Cette annonce représente une réponse à une exigence des chefs d’État et de gouvernement réunis en session extraordinaire sur la situation politique au Mali, le 30 mai 2021, à Accra, au Ghana. En effet, ils ont réaffirmé ‘’la nécessité de respecter la période de transition de 18 mois décidée à Accra. Dans ce contexte, la date du 27 février 2022 déjà annoncée pour l’élection présidentielle doit être absolument maintenue. Un mécanisme de suivi sera mis en place à cet effet’’.
La France également devrait y voir un gage de bonne volonté.

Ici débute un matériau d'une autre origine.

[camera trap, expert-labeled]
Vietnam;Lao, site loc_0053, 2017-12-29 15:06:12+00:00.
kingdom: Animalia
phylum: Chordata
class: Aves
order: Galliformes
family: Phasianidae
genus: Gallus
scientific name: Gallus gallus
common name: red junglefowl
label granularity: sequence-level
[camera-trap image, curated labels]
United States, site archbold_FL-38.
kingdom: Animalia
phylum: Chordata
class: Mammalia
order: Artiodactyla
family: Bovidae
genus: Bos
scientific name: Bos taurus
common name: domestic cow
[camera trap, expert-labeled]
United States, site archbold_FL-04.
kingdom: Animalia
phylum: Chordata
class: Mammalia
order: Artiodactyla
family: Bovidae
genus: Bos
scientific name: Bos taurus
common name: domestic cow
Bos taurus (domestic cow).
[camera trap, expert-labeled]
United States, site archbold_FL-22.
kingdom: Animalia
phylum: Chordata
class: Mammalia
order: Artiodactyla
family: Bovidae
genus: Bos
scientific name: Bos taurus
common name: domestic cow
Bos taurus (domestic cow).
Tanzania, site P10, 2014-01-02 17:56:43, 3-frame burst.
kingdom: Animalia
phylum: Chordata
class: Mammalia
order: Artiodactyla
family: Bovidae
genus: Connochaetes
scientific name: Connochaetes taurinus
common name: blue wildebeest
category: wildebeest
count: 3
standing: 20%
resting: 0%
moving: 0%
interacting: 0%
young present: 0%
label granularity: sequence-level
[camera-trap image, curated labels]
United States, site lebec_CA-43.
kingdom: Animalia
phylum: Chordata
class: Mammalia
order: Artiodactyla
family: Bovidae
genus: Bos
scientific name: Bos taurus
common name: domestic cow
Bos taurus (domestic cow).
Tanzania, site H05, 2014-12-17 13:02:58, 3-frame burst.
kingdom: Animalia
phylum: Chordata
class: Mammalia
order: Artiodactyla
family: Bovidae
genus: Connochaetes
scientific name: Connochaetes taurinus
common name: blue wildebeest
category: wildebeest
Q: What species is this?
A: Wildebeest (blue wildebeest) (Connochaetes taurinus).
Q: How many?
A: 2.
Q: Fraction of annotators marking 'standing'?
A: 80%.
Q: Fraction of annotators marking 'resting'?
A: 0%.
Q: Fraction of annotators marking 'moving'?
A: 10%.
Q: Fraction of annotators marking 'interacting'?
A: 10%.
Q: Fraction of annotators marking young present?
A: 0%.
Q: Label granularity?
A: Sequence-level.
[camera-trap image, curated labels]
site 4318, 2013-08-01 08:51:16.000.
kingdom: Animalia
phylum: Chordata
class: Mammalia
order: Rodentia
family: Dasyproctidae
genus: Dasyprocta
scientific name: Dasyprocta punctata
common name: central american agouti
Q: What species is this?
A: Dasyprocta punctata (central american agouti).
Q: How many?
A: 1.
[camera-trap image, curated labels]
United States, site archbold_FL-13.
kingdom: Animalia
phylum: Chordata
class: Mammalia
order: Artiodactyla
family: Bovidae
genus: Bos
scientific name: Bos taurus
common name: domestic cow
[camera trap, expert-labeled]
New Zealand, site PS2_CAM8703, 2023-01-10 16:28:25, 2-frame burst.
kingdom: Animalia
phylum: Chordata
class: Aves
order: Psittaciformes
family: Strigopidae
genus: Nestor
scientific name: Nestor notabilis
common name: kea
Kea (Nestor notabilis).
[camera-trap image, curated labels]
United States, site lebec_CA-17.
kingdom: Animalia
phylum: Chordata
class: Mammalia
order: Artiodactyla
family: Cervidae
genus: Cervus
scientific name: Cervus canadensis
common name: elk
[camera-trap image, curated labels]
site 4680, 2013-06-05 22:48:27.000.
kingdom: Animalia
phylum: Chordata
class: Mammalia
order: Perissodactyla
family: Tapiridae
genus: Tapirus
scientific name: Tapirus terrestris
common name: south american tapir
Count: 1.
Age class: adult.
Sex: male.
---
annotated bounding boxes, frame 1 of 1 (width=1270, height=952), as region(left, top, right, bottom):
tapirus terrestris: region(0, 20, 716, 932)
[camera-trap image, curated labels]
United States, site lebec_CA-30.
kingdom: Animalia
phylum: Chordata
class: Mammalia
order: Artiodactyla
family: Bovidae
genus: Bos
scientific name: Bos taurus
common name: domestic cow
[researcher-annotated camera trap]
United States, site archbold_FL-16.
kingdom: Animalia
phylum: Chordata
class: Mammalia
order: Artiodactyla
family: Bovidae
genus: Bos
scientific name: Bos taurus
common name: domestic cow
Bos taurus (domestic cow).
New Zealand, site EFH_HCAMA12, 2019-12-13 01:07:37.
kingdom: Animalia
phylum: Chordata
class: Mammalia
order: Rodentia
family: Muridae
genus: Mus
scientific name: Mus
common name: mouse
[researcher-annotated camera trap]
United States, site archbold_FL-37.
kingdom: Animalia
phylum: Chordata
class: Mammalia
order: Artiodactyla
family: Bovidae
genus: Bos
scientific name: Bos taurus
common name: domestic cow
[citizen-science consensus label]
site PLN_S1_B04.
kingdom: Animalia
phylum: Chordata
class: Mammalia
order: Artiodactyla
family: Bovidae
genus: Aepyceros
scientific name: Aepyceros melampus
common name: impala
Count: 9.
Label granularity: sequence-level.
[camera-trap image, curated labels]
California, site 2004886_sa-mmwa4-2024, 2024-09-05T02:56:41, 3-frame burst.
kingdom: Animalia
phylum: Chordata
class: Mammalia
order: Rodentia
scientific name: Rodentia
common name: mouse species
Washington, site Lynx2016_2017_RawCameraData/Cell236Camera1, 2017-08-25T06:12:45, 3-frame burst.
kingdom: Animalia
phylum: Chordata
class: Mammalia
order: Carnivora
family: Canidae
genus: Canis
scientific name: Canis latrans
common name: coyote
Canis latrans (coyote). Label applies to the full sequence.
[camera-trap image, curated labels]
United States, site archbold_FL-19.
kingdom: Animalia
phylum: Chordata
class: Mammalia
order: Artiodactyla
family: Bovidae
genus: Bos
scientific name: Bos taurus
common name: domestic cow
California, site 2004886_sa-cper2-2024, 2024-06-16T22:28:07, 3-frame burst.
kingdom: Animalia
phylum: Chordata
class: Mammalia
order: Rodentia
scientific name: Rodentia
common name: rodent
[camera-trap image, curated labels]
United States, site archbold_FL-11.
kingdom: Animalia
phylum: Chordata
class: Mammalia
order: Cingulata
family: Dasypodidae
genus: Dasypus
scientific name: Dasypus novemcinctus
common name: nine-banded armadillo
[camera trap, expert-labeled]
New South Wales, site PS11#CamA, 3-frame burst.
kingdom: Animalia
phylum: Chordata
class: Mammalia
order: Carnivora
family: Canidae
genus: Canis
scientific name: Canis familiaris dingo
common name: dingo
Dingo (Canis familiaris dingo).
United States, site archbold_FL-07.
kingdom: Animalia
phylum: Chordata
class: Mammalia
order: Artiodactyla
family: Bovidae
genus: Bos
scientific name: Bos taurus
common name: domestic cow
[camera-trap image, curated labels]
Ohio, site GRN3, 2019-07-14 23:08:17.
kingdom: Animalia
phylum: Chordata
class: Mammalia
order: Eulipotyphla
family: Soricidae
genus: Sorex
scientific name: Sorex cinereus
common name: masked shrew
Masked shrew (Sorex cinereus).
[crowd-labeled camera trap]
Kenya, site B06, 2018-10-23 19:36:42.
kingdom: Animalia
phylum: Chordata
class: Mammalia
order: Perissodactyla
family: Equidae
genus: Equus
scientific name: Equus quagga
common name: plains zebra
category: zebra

On se rappelle que le chef de l’État français avait affirmé avoir «passé le message» aux dirigeants d’Afrique de l’Ouest qu’il «ne resterait pas aux côtés d’un pays où il n’y a plus de légitimité démocratique ni de transition». Il mettra partiellement sa menace à exécution en suspendant les opérations conjointes FAMa-Barkhane.

Sur le plan sécuritaire, chaque jour, du drame et de l’anxiété s’ajoutent à la tragédie. Les victimes mortes en 2020 sont de 1 004 civils et 340 militaires, selon des sources officielles qui signalent 273 incidents civils et 119 incidents militaires. Pour l’année en cours, chaque jour apporte son lot de victimes civiles et militaires.
C’est pourquoi tout en félicitant les Forces de défense et de sécurité pour leur sacrifice et en les invitant à la détermination, il s’est engagé : « l’Etat dans la limite de ses moyens fournira les ressources nécessaires à l’accomplissement de leur mission ».

L’apaisement du climat social indispensable pour la réussite de la mission, l’amélioration des conditions de vie des Maliens, un dialogue franc et sincère avec l’ensemble des syndicats pour une résolution durable de la crise actuelle un autre chantier auquel le Colonel Assimi GOITA compte s’attaquer très rapidement. Il faut dire que la cocotte-minute était au bord de l’explosion avec l’Union nationale des travailleurs du Mali (UNTM) qui s’acheminait inexorablement vers une grève illimitée.

« Je voudrais en votre nom rassurer les organisations sous régionales, régionales et la communauté internationale, en général, que le Mali pourra honorer l’ensemble de ses engagements pour et dans l’intérêt supérieur de la nation », a annoncé le chef de la Transition vis-à-vis duquel les organisations communautaires et la communauté internationale sont très critiques, particulièrement après la démission du Président Bah N’DAW et du Premier ministre Moctar OUANE.
Dernier chantier et non des moindres, celui de la mise en œuvre de l’Accord. Le Colonel Assimi GOITA a promis de continuer le travail entamé dans la mise en œuvre intelligente et efficiente de l’Accord pour la paix et la réconciliation au Mali issu du processus d’Alger. Il trouve un savant dosage entre les partisans de l’application intégrale de l’APR et les réformistes qui croient que certaines de ses dispositions sont à revoir.